### To do
Your task is to return the line containing "Between short dark" plus every line after it, exactly and with nothing added.
______________________________
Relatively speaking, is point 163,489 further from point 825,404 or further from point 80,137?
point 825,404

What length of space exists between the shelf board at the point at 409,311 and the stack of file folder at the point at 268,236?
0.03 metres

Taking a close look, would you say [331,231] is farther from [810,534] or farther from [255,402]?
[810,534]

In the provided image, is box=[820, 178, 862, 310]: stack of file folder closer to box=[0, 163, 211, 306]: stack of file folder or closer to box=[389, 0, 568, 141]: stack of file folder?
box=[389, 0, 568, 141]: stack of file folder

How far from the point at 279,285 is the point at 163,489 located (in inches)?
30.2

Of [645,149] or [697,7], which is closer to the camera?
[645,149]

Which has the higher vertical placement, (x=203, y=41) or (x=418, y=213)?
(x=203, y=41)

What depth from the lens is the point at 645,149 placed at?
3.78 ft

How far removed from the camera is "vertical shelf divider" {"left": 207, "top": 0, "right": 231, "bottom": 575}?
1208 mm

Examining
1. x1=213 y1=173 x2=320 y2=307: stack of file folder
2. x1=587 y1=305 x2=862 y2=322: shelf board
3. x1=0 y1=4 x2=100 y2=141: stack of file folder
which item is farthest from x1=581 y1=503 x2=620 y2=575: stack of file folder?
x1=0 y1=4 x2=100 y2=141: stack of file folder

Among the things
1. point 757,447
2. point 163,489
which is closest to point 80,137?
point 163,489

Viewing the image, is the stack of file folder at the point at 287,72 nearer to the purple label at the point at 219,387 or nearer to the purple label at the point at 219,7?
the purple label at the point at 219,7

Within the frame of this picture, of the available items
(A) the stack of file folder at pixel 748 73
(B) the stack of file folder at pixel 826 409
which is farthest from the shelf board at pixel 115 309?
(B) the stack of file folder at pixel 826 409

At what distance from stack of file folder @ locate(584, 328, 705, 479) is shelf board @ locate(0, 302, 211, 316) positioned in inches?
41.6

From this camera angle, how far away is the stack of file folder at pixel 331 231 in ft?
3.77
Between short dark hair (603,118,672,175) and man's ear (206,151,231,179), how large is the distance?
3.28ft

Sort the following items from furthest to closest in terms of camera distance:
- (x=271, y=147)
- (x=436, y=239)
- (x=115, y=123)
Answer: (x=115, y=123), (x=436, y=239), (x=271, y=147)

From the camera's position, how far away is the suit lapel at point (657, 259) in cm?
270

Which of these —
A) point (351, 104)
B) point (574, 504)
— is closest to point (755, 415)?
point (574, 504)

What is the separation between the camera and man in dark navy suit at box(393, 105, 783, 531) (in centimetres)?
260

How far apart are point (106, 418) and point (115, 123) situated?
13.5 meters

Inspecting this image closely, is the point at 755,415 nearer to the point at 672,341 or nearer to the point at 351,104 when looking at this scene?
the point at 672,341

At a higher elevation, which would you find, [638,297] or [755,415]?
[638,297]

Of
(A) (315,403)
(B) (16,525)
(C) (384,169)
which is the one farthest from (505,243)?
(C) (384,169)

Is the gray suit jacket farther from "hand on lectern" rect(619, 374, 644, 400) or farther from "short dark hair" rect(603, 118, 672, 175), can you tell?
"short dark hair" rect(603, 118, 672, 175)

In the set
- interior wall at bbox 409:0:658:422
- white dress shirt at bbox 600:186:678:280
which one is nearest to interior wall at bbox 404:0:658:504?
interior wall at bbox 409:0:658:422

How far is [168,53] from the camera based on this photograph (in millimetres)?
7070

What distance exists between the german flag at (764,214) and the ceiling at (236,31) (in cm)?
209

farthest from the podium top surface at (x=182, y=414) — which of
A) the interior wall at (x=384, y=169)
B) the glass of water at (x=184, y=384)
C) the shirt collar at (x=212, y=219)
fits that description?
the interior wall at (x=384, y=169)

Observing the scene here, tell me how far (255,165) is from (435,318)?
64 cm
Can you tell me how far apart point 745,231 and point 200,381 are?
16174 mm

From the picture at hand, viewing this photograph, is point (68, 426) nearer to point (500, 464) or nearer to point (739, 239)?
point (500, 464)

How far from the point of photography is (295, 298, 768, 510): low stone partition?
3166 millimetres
______________________________
### Result
Between short dark hair (603,118,672,175) and man's ear (206,151,231,179), how large is the distance?
3.28ft

Sort the following items from furthest to closest in terms of camera distance:
- (x=271, y=147)
- (x=436, y=239)
- (x=115, y=123)
Answer: (x=115, y=123), (x=436, y=239), (x=271, y=147)

From the camera's position, how far away is the suit lapel at point (657, 259) in cm?
270

Which of these —
A) point (351, 104)
B) point (574, 504)
— is closest to point (755, 415)?
point (574, 504)

What is the separation between the camera and man in dark navy suit at box(393, 105, 783, 531) (in centimetres)?
260

How far apart are point (106, 418) and point (115, 123) situated?
13.5 meters

Inspecting this image closely, is the point at 755,415 nearer to the point at 672,341 or nearer to the point at 351,104 when looking at this scene?
the point at 672,341

At a higher elevation, which would you find, [638,297] or [755,415]?
[638,297]

Of
(A) (315,403)
(B) (16,525)
(C) (384,169)
which is the one farthest from (505,243)?
(C) (384,169)

Is the gray suit jacket farther from "hand on lectern" rect(619, 374, 644, 400) or farther from "short dark hair" rect(603, 118, 672, 175), can you tell?
"short dark hair" rect(603, 118, 672, 175)

In the set
- interior wall at bbox 409:0:658:422
- white dress shirt at bbox 600:186:678:280
which one is nearest to interior wall at bbox 404:0:658:504?
interior wall at bbox 409:0:658:422

How far is [168,53] from the camera based on this photograph (in millimetres)?
7070

What distance exists between the german flag at (764,214) and the ceiling at (236,31) (in cm)?
209

farthest from the podium top surface at (x=182, y=414) — which of
A) the interior wall at (x=384, y=169)
B) the glass of water at (x=184, y=384)
C) the shirt collar at (x=212, y=219)
fits that description?
the interior wall at (x=384, y=169)

Observing the scene here, tell me how far (255,165) is from (435,318)?
64 cm
Can you tell me how far apart point 745,231 and point 200,381 are?
16174 mm

From the picture at hand, viewing this photograph, is point (68, 426) nearer to point (500, 464) or nearer to point (739, 239)?
point (500, 464)

How far from the point of photography is (295, 298, 768, 510): low stone partition?
3166 millimetres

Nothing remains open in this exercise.